**Task prompt:** Print the lines from the one containing "Which thing among" through the one containing "Answer: the striated", both included, word for word and nothing else.

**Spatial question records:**
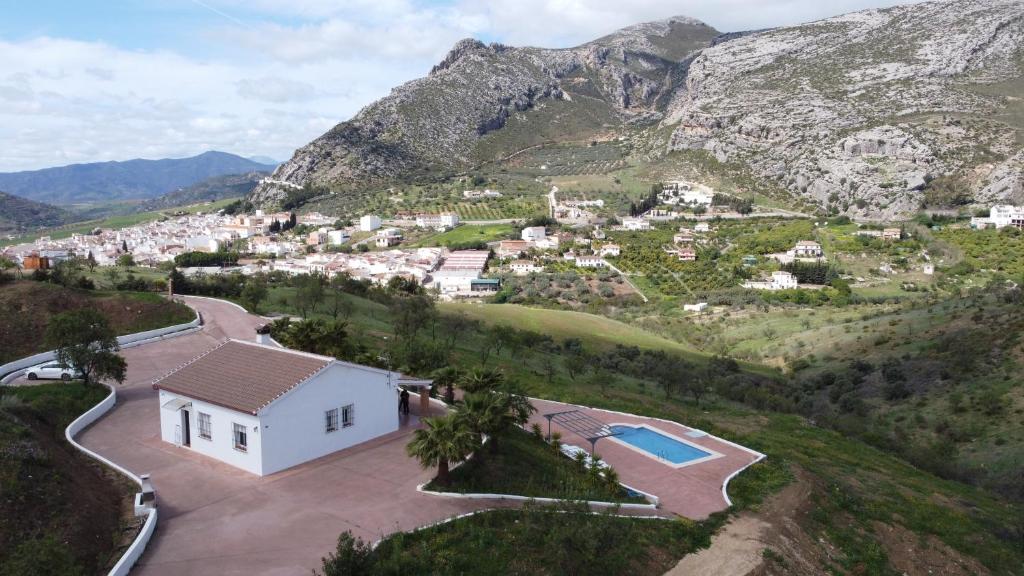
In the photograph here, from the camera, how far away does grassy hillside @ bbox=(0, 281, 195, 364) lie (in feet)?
75.9

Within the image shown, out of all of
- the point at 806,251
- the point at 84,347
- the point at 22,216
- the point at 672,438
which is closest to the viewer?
the point at 84,347

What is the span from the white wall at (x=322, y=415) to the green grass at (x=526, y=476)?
306 centimetres

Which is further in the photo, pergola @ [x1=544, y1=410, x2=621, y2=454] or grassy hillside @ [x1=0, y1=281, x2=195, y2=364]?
grassy hillside @ [x1=0, y1=281, x2=195, y2=364]

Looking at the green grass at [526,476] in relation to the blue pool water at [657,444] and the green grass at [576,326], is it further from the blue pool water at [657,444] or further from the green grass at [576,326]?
the green grass at [576,326]

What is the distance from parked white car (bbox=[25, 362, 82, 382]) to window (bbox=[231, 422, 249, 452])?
319 inches

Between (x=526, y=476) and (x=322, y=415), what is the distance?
4.79 meters

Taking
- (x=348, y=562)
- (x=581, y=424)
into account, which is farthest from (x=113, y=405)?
(x=581, y=424)

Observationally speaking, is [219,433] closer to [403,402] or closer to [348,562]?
[403,402]

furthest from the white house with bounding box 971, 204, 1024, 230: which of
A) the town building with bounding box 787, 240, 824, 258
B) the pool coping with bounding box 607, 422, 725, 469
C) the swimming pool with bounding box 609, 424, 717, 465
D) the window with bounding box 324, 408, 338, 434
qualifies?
the window with bounding box 324, 408, 338, 434

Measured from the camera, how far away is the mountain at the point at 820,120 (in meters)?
94.7

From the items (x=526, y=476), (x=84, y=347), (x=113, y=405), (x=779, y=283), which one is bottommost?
(x=779, y=283)

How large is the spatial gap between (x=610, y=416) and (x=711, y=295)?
43.7m

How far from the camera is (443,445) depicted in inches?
499

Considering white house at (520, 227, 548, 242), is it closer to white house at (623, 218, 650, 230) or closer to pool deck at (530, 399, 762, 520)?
white house at (623, 218, 650, 230)
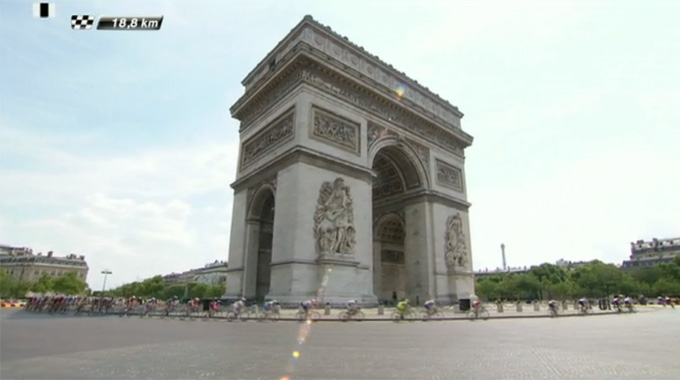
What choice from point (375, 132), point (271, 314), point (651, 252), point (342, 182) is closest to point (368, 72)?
point (375, 132)

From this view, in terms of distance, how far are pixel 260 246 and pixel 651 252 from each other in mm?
97894

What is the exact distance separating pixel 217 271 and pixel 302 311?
9833cm

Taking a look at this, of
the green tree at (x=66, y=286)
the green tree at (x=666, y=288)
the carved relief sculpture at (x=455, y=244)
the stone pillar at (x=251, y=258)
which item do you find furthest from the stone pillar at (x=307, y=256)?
the green tree at (x=66, y=286)

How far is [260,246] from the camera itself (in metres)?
22.5

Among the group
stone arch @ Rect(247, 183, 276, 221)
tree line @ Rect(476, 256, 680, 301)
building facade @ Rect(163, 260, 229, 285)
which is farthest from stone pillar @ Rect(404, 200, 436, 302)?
building facade @ Rect(163, 260, 229, 285)

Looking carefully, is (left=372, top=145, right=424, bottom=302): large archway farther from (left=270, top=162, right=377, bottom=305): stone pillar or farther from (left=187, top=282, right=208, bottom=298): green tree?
(left=187, top=282, right=208, bottom=298): green tree

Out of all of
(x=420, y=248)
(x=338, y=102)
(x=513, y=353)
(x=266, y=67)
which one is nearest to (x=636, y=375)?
(x=513, y=353)

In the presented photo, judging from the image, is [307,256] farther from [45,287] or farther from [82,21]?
[45,287]

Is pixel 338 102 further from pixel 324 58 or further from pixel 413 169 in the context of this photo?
pixel 413 169

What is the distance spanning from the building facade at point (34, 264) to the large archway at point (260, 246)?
312ft

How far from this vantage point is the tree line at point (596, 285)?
5316 centimetres

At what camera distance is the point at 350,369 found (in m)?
4.30

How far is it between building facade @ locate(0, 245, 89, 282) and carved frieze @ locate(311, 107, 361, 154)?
331ft

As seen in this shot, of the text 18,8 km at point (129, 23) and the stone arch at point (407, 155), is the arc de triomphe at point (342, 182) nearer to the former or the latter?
the stone arch at point (407, 155)
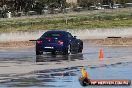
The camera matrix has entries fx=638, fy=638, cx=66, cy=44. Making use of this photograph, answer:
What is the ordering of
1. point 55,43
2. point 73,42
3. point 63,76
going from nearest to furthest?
1. point 63,76
2. point 55,43
3. point 73,42

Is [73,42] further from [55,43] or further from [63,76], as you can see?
[63,76]

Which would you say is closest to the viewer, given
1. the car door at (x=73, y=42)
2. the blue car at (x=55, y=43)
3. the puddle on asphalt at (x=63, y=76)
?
the puddle on asphalt at (x=63, y=76)

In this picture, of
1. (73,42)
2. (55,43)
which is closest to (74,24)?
(73,42)

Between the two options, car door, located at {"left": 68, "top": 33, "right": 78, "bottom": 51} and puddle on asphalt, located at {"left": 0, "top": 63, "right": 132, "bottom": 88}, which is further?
car door, located at {"left": 68, "top": 33, "right": 78, "bottom": 51}

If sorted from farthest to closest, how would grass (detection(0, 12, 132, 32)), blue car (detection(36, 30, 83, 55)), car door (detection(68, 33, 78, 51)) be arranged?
grass (detection(0, 12, 132, 32)) → car door (detection(68, 33, 78, 51)) → blue car (detection(36, 30, 83, 55))

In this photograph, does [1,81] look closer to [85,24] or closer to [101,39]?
[101,39]

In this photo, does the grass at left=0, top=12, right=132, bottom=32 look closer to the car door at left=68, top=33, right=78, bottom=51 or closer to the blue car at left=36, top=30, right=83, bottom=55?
the car door at left=68, top=33, right=78, bottom=51

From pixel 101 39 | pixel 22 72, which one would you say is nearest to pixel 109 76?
Answer: pixel 22 72

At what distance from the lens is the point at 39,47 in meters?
36.2

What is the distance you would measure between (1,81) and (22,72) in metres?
3.80

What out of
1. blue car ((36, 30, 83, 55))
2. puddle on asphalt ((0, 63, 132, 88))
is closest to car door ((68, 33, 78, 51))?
blue car ((36, 30, 83, 55))

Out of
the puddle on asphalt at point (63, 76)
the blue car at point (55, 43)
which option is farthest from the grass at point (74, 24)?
the puddle on asphalt at point (63, 76)

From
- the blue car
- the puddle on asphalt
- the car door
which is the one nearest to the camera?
the puddle on asphalt

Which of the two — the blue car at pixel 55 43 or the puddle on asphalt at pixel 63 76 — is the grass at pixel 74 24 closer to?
the blue car at pixel 55 43
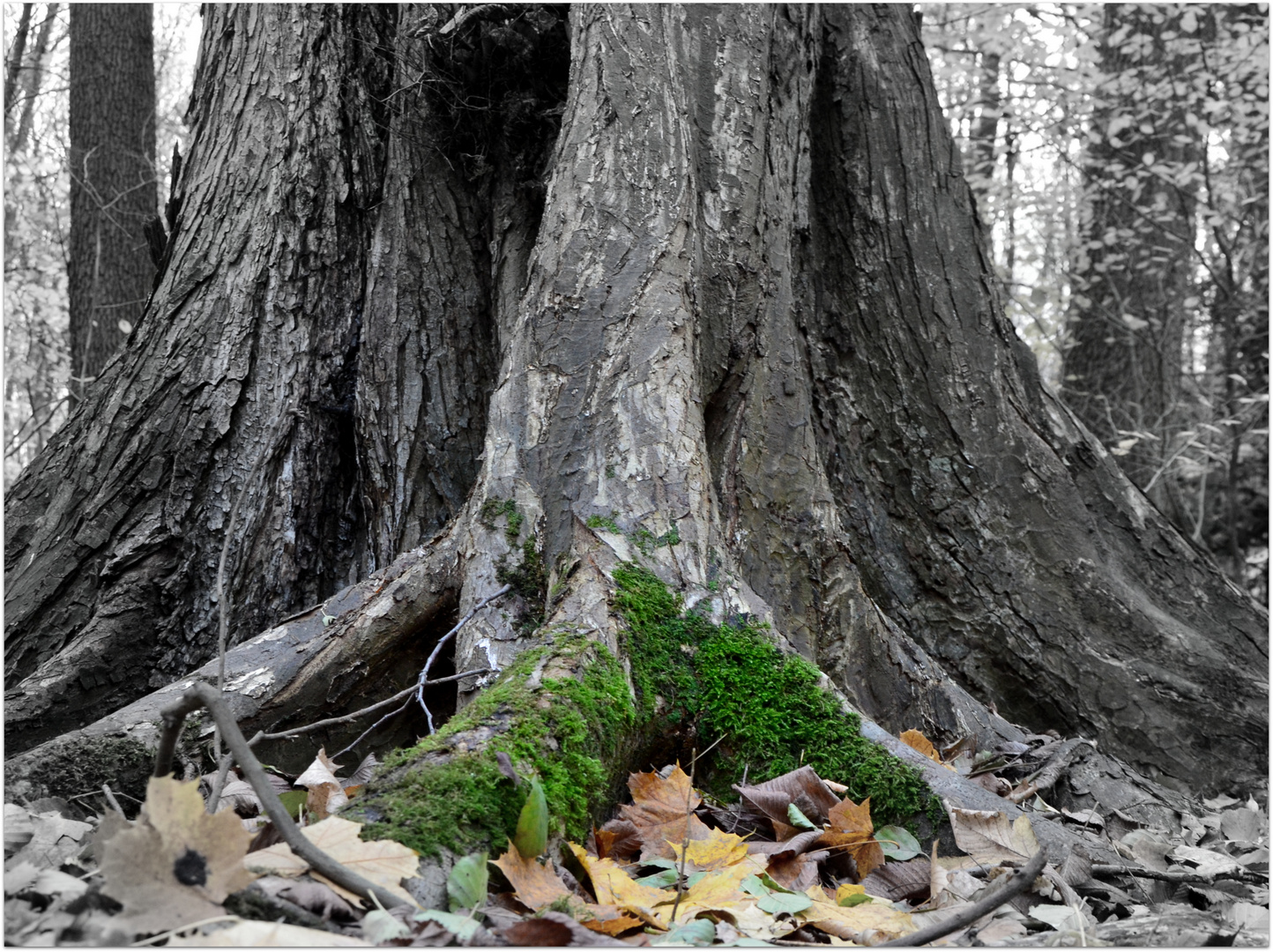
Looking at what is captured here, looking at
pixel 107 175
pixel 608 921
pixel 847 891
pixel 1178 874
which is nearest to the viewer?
pixel 608 921

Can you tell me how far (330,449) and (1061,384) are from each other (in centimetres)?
744

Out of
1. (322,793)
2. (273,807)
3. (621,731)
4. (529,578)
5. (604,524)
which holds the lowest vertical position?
(322,793)

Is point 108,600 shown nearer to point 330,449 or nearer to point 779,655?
point 330,449

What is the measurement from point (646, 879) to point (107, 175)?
7.32 meters

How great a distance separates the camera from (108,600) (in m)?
Result: 3.05

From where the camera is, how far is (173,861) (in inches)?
40.9

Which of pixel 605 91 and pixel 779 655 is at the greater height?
pixel 605 91

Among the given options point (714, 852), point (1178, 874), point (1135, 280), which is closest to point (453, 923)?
point (714, 852)

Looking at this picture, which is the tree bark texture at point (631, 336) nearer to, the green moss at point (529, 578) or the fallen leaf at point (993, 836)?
the green moss at point (529, 578)

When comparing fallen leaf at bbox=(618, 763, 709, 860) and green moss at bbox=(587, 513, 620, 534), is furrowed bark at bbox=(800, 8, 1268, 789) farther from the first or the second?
fallen leaf at bbox=(618, 763, 709, 860)

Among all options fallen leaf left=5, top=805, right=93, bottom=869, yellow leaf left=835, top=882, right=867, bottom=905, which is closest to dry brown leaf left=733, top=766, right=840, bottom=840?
yellow leaf left=835, top=882, right=867, bottom=905

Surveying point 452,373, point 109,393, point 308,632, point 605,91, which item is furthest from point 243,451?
point 605,91

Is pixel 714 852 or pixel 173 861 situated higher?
pixel 173 861

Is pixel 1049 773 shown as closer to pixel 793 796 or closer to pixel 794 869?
pixel 793 796
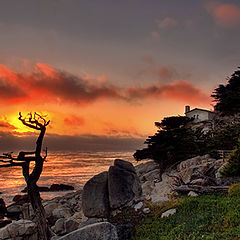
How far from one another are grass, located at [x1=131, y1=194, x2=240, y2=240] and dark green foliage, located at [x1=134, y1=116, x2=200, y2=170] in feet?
62.5

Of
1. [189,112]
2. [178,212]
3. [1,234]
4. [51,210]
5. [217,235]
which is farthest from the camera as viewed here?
[189,112]

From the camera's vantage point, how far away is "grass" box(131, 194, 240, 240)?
896 centimetres

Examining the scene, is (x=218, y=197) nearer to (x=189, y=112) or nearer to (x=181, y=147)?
(x=181, y=147)

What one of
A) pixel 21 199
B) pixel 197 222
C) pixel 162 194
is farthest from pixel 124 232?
pixel 21 199

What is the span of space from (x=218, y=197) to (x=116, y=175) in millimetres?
6050

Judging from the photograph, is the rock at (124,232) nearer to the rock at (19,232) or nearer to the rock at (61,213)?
the rock at (19,232)

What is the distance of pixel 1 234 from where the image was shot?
581 inches

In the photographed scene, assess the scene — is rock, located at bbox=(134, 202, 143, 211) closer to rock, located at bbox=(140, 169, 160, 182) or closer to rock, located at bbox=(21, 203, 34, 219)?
rock, located at bbox=(21, 203, 34, 219)

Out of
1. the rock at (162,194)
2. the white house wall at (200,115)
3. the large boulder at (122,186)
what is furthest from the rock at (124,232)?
the white house wall at (200,115)

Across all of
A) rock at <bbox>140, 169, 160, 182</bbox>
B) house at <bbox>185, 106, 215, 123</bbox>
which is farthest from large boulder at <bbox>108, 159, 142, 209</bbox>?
house at <bbox>185, 106, 215, 123</bbox>

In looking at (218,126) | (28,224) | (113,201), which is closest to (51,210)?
(28,224)

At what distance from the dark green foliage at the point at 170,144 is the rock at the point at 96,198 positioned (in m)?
17.1

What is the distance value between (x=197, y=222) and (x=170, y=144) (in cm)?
2281

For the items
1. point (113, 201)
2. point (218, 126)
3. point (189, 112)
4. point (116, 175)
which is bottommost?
point (113, 201)
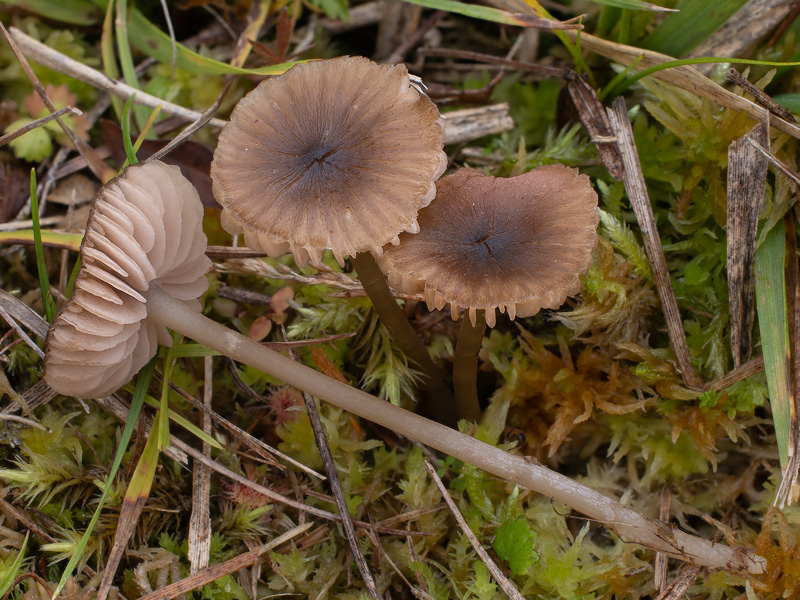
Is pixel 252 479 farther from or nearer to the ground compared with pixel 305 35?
nearer to the ground

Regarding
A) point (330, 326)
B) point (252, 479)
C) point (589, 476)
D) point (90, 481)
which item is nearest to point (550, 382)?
point (589, 476)

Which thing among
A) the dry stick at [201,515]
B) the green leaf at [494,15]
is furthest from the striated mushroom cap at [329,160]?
the dry stick at [201,515]

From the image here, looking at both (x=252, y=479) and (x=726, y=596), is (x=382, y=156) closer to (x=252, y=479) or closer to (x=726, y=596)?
(x=252, y=479)

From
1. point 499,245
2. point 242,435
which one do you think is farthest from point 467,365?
point 242,435

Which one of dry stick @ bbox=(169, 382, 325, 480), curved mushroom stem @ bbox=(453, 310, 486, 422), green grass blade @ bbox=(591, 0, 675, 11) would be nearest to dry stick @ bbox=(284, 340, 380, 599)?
dry stick @ bbox=(169, 382, 325, 480)

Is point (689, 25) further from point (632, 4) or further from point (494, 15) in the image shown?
point (494, 15)

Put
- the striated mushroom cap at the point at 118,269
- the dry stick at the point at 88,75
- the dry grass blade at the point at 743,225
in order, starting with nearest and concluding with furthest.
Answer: the striated mushroom cap at the point at 118,269, the dry grass blade at the point at 743,225, the dry stick at the point at 88,75

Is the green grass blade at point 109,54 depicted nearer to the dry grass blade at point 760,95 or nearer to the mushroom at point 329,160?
the mushroom at point 329,160
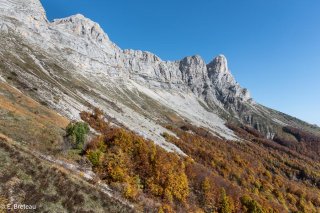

**Full output:**
Which thing among
A) the dry stick at [201,515]
B) the green leaf at [494,15]
is furthest from the striated mushroom cap at [329,160]?
the dry stick at [201,515]

From the image here, looking at both (x=252, y=479) and (x=726, y=596), is (x=382, y=156) closer to (x=252, y=479) or closer to (x=726, y=596)?
(x=252, y=479)

From
1. point 499,245
2. point 242,435
which one do you think is farthest from point 467,365?
point 242,435

Which one of dry stick @ bbox=(169, 382, 325, 480), curved mushroom stem @ bbox=(453, 310, 486, 422), green grass blade @ bbox=(591, 0, 675, 11) would be nearest to dry stick @ bbox=(284, 340, 380, 599)?
dry stick @ bbox=(169, 382, 325, 480)

Is point (689, 25) further from point (632, 4) or further from point (494, 15) in the image shown?
point (494, 15)

Put
- the striated mushroom cap at the point at 118,269
- the dry stick at the point at 88,75
- the dry grass blade at the point at 743,225
in order, starting with nearest and concluding with furthest.
Answer: the striated mushroom cap at the point at 118,269, the dry grass blade at the point at 743,225, the dry stick at the point at 88,75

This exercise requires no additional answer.